The supremacy of Parliament to make laws contrary to what had been the Common Law is expressly recognised by the Courts. It is enough to refer to the decision of the High Court in Kable v. The Director of Public Prosecutions, 189 Commonwealth Law Reports 51 at pages 73 to 74 in the judgment of Justice Dawson. His Honour pointed out that that champion of the Common Law, Chief Justice Coke, had in his Institute of the Laws of England in the early 17th century accepted that Magna Carta could be altered by English Parliament. Indeed he referred to Bills of Attainder which allowed for trial contrary to Magna Carta as being lawful enactments. Justice Dawson went on:
"Judicial pronouncements confirming the supremacy of Parliament are rare but their scarcity is testimony to the complete acceptance by the Courts that an Act of Parliament is binding upon them, and it cannot be questioned by reference to principles of a more fundamental kind."
The passage goes on and concludes:
"There can be no doubt that Parliamentary supremacy is a basic principle of the legal system which has been inherited in this country from the United Kingdom."
That is enough to dispose of the arguments that Magna Carta and the Bill of Rights are untouchable and unalterable sources of private rights or immunities. The Criminal Code and the Justices Act of Queensland have changed the manner in which prosecutions may be brought. The Weapons Act has abrogated the right of citizens to go armed in public.

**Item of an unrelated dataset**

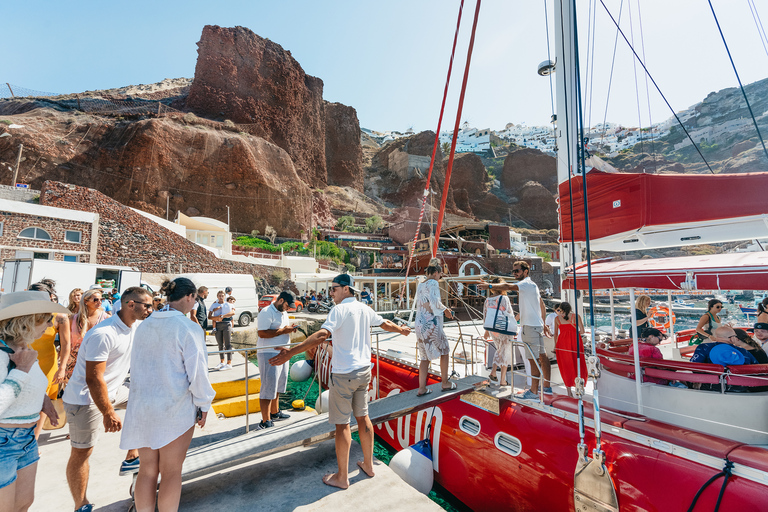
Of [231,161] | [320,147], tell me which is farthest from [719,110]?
[231,161]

The applicant had a right to be tried according to the laws of the State of Queensland in force in 1998. He was justly tried in accordance with those laws. His claim to enjoy some special protection conferred in legislation necessary to deal with particular social and political circumstances some centuries ago in a faraway country should be rejected as foolishness. The judgment of the District Court was clearly right.
The applicant also seeks leave to appeal against the sentences imposed but as he did not complain about them in his appeal to the District Court and advances no satisfactory reason why he did not do so, those applications should be refused. In fact, it appears that the complaint about sentence is really part and parcel of the complaint about the convictions, the applicant taking the view that any sentence imposed would have been excessive because he ought not to have been convicted. In my judgment the applications for leave to appeal against conviction and sentence should be refused.